Considerado o mestre do suspense, Hitchcock deixou uma herança valiosa para os diretores que lhe sucederam.
Poucas cenas do cinema foram tão marcantes quanto a do chuveiro em Psicose (1960) quando Marion Crane (Janet Leigh) é assassinada.
Hitchcock marcou seus espectadores não apenas com a épica trilha sonora que por si só já intensifica o suspense do momento do crime, mas também com os elementos visuais da cena que causam agonia aos espectadores, que anteveem o assassino se aproximando sem poderem intervir, e depois apenas assistem perplexos à vítima sucumbir.
O mestre do suspense era um ótimo professor quando se tratava de explicar sobre seus métodos e técnicas cinematográficas, por isso, uma de suas maiores lições são os Elementos do Suspense.
Ele era um grande crítico dos filmes que faziam revelações demasiadamente exageradas, intensas demais ou sem necessidade, por isso era contra cenas com sangue jorrando, sustos vindos do nada ou violências explícitas.
Hitchcock gostava da sutileza e sua narrativa carregava uma eloquência imagética. Ele seduzia os espectadores através de sugestões nas imagens, deixando a imaginação de quem assistia fazer o resto do trabalho, por isso não precisava necessariamente mostrar o que acontecia, apenas induzir os espectadores a se desestabilizarem com o que viam.
Em a Janela indiscreta (1954), podemos acompanhar o desespero de Jeff (James Stewart) que ao olhar para o apartamento em frente, juntamente com Stella (Thelma Ritter), testemunhou a aproximação do agressor Thorwald (Raymond Burr) de Lisa (Grace Kelly) sem que ela própria percebesse o perigo que corria.
Esse clima causado pela narrativa genial de Hitchcock intensifica o suspense do filme e, nesse caso, o desespero da cena é compartilhado pelo espectador e por parte dos personagens que sabem o que está por vir.
Mais do que a simples criação da expectativa e da tensão na cena, o objetivo das informações cruciais fornecidas para o espectador é o de alargamento do tempo fílmico, pois se estabelece uma demora insuportável até a conclusão trágica da cena.
Além disso, o cineasta proporciona uma compreensão dos eventos conflitantes e do espaço fílmico limitado pelos cortes rápidos, por meio de uma técnica de montagem que se chama “Efeito Kuleshov” que consiste em posicionar o rosto de um personagem sem expressão intercalado a imagens que atribuam significado ao espectador.
Mas além dessas técnicas minuciosas, um dos ensinamentos mais importantes que Hitchcock nos deixou para criar tensão em uma cena, que foi muito bem aprendido e aplicado por Tarantino, por exemplo, foi o que ele chamava de “A bomba embaixo da mesa”.
Essa técnica, como pode ser percebida mais acima nas cenas descritas, consistia em dar aos espectadores mais informações sobre a cena do que os personagens tinham, tudo em função de aumentar o suspense da situação.
Em uma entrevista ao diretor francês François Truffaut, Hitchcock disse que o suspense é uma espécie de dilatação da espera.
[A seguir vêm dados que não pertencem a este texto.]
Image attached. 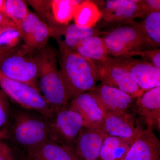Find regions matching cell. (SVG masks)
<instances>
[{
  "mask_svg": "<svg viewBox=\"0 0 160 160\" xmlns=\"http://www.w3.org/2000/svg\"><path fill=\"white\" fill-rule=\"evenodd\" d=\"M82 1L53 0L50 2L52 13L56 23L67 25L73 19L77 7Z\"/></svg>",
  "mask_w": 160,
  "mask_h": 160,
  "instance_id": "603a6c76",
  "label": "cell"
},
{
  "mask_svg": "<svg viewBox=\"0 0 160 160\" xmlns=\"http://www.w3.org/2000/svg\"><path fill=\"white\" fill-rule=\"evenodd\" d=\"M22 38L20 28L10 27L0 31V49H9L17 47Z\"/></svg>",
  "mask_w": 160,
  "mask_h": 160,
  "instance_id": "484cf974",
  "label": "cell"
},
{
  "mask_svg": "<svg viewBox=\"0 0 160 160\" xmlns=\"http://www.w3.org/2000/svg\"><path fill=\"white\" fill-rule=\"evenodd\" d=\"M12 132L15 142L26 149L51 140L48 120L26 113L17 116Z\"/></svg>",
  "mask_w": 160,
  "mask_h": 160,
  "instance_id": "8992f818",
  "label": "cell"
},
{
  "mask_svg": "<svg viewBox=\"0 0 160 160\" xmlns=\"http://www.w3.org/2000/svg\"><path fill=\"white\" fill-rule=\"evenodd\" d=\"M0 86L8 96L25 109L38 112L48 120L53 118L54 110L39 90L25 83L6 77L1 72Z\"/></svg>",
  "mask_w": 160,
  "mask_h": 160,
  "instance_id": "5b68a950",
  "label": "cell"
},
{
  "mask_svg": "<svg viewBox=\"0 0 160 160\" xmlns=\"http://www.w3.org/2000/svg\"><path fill=\"white\" fill-rule=\"evenodd\" d=\"M26 3L22 0H6L5 13L19 26L29 14Z\"/></svg>",
  "mask_w": 160,
  "mask_h": 160,
  "instance_id": "d4e9b609",
  "label": "cell"
},
{
  "mask_svg": "<svg viewBox=\"0 0 160 160\" xmlns=\"http://www.w3.org/2000/svg\"><path fill=\"white\" fill-rule=\"evenodd\" d=\"M32 52L38 67V86L41 93L54 112L68 106L69 100L54 52L46 46Z\"/></svg>",
  "mask_w": 160,
  "mask_h": 160,
  "instance_id": "7a4b0ae2",
  "label": "cell"
},
{
  "mask_svg": "<svg viewBox=\"0 0 160 160\" xmlns=\"http://www.w3.org/2000/svg\"><path fill=\"white\" fill-rule=\"evenodd\" d=\"M5 2L6 0H0V12H5Z\"/></svg>",
  "mask_w": 160,
  "mask_h": 160,
  "instance_id": "d6a6232c",
  "label": "cell"
},
{
  "mask_svg": "<svg viewBox=\"0 0 160 160\" xmlns=\"http://www.w3.org/2000/svg\"><path fill=\"white\" fill-rule=\"evenodd\" d=\"M3 141H0V160H14L11 148Z\"/></svg>",
  "mask_w": 160,
  "mask_h": 160,
  "instance_id": "f546056e",
  "label": "cell"
},
{
  "mask_svg": "<svg viewBox=\"0 0 160 160\" xmlns=\"http://www.w3.org/2000/svg\"><path fill=\"white\" fill-rule=\"evenodd\" d=\"M73 51L94 62L104 61L109 56L102 37L92 35L83 39Z\"/></svg>",
  "mask_w": 160,
  "mask_h": 160,
  "instance_id": "ffe728a7",
  "label": "cell"
},
{
  "mask_svg": "<svg viewBox=\"0 0 160 160\" xmlns=\"http://www.w3.org/2000/svg\"><path fill=\"white\" fill-rule=\"evenodd\" d=\"M10 105L8 96L2 90H0V131L4 128L10 116Z\"/></svg>",
  "mask_w": 160,
  "mask_h": 160,
  "instance_id": "83f0119b",
  "label": "cell"
},
{
  "mask_svg": "<svg viewBox=\"0 0 160 160\" xmlns=\"http://www.w3.org/2000/svg\"><path fill=\"white\" fill-rule=\"evenodd\" d=\"M102 32L96 26L83 28L74 23L70 25H59L53 27L52 36L56 38L59 48L73 50L86 38L92 35H100Z\"/></svg>",
  "mask_w": 160,
  "mask_h": 160,
  "instance_id": "ac0fdd59",
  "label": "cell"
},
{
  "mask_svg": "<svg viewBox=\"0 0 160 160\" xmlns=\"http://www.w3.org/2000/svg\"><path fill=\"white\" fill-rule=\"evenodd\" d=\"M115 58L129 71L143 91L160 86V68L133 57Z\"/></svg>",
  "mask_w": 160,
  "mask_h": 160,
  "instance_id": "7c38bea8",
  "label": "cell"
},
{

Ele explicou que se uma bomba explode embaixo de uma mesa onde os personagens estão sentados tendo uma conversa banal, os espectadores levam um susto.
No entanto, se o espectador vê a bomba embaixo da mesa enquanto os personagens continuam conversando sem saber da existência dela, isto é uma estratégia para criar uma tensão crescente, pois torna o momento mais emocionante para quem assiste e traz o espectador para dentro da cena.
O cineasta elaborou uma noção particular de suspense, minuciosamente manipulando o caráter da imagem, trazendo ao espectador uma informação privilegiada, que pode ou não ser do conhecimento do personagem também, e que acaba causando um extremo desconforto nesse espectador, uma vez que ele se vê incapaz de alertar o personagem do perigo que está por vir. (PERON, 2011, p. 28)
Tarantino, por exemplo, faz uso dessa mesma estratégia em Bastados Inglórios (2009), logo na cena inicial, quando a família rural francesa está sendo entrevistada pelo nazista, enquanto judeus se mantém escondidos abaixo do piso – ou seja, a bomba embaixo da mesa.
Dessa forma, podemos ver como a genialidade de Hitchcock vem influenciando diversos outros cineastas até os dias de hoje. O mestre do suspense realmente marcou o cinema americano e revolucionou a produção de filmes do gênero.
E aí, deu vontade de assistir – ou reassistir – algum filme dele?
PERON, Mauro Luiz. “A estética cinematográfica de Alfred Hitchcock”. In: Catálogo da Mostra Hitchcock, São Paulo: Centro Cultural Banco do Brasil/Ministério da Cultura, 2011.